Define stationarity, test for it with the Augmented Dickey-Fuller test, and create it with differencing.
Read ACF and PACF plots well enough to propose ARIMA orders by eye.
Fit and interpret AR, MA, ARMA, and ARIMA models with statsmodels.
Evaluate forecasts with MAE, RMSE, and MAPE coded by hand in NumPy.
Design a chronological backtest that estimates real-world forecast skill without leaking the future into the past.

How the course is organized

We move from understanding time, to reshaping it, to modeling its structure, and finally to forecasting and honestly evaluating the result.

Each section builds on the one before it. The conceptual heart of the course is the run of pages on stationarity, differencing, ACF/PACF, and especially chronological validation — if those click, forecasting becomes a craft you can reason about instead of a black box you poke.

The most important page is near the end

We treat validation as the single most important topic in the whole course — more important than any individual model. A mediocre model honestly evaluated is worth ten brilliant models evaluated with a leaky random split. We will hammer this point until it is reflex.

The tools we use

Every code block on every page is runnable. Edit it, click Run, and the output appears underneath. We lean on four libraries and nothing heavier — no scikit-learn, no deep learning, no automated forecasting frameworks. Classical time series analysis needs surprisingly little machinery.

Library	What we use it for
pandas	The `DatetimeIndex`, resampling, rolling windows, gap-filling
NumPy	Simulating series, vectorized math, hand-coded error metrics
matplotlib	Line charts, component subplots, ACF/PACF plots
statsmodels	Decomposition, the ADF test, ACF/PACF, ARIMA models

Each code block runs on its own

Variables you define in one code block are not shared with the next, even on the same page. Every block starts fresh, so each example is self-contained. When a block needs setup data (like the airline series above), it is created in collapsed initialization code you can expand to inspect.

Meet the datasets

Real time series teaching needs data with visible structure. We use a small, hand-picked cast that runs instantly in your browser:

Airline passengers (144 monthly points, 1949-1960) — our hero series. It has a rising trend, a strong yearly seasonal swing that grows over time, and is gloriously non-stationary. Perfect for decomposition, differencing, and ARIMA.
Simulated series with known trend, seasonality, and noise — so we can check whether a tool recovers the truth we baked in.
Small, gappy sensor and traffic series — for practicing missing-data strategies where the right answer depends on the assumption you make.

Nothing here is bigger than a few hundred numbers.
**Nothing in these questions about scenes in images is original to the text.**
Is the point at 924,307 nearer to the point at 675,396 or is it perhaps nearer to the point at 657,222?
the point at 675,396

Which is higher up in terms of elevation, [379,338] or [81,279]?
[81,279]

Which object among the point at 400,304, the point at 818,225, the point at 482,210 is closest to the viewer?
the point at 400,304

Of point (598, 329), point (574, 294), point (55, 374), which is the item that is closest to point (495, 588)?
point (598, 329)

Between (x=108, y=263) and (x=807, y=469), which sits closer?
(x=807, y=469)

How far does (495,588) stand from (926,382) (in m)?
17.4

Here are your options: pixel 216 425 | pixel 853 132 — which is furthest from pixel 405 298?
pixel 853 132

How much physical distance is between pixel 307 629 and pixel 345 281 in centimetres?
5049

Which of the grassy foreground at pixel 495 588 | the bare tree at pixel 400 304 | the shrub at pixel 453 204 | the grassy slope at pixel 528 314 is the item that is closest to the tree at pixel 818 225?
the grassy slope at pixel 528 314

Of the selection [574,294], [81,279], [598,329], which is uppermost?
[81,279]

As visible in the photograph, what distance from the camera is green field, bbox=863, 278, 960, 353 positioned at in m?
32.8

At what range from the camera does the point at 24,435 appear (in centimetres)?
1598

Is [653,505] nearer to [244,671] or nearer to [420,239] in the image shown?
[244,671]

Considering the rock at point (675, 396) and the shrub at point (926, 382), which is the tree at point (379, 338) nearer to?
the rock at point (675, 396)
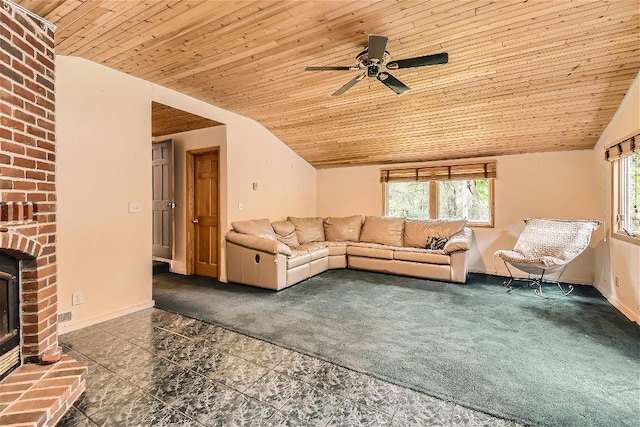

Time series intuition does not come from big data; it comes from seeing the structure, and a few hundred well-chosen points show it more clearly than a million noisy ones.

How the interactive widgets work

You'll meet three kinds of interactive elements:

Code blocks — editable, runnable Python. Change a window size, a differencing order, an ARIMA parameter, and re-run to see the effect.
Challenge cards — small problems with hidden tests. Write a solution, click Submit, and see which tests pass. These are where the learning sticks, so do them.
Multiple-choice questions — quick conceptual checks with an explanation for every option, right or wrong.

Let's begin where every honest time series project must: with why this data refuses to be treated like an ordinary table.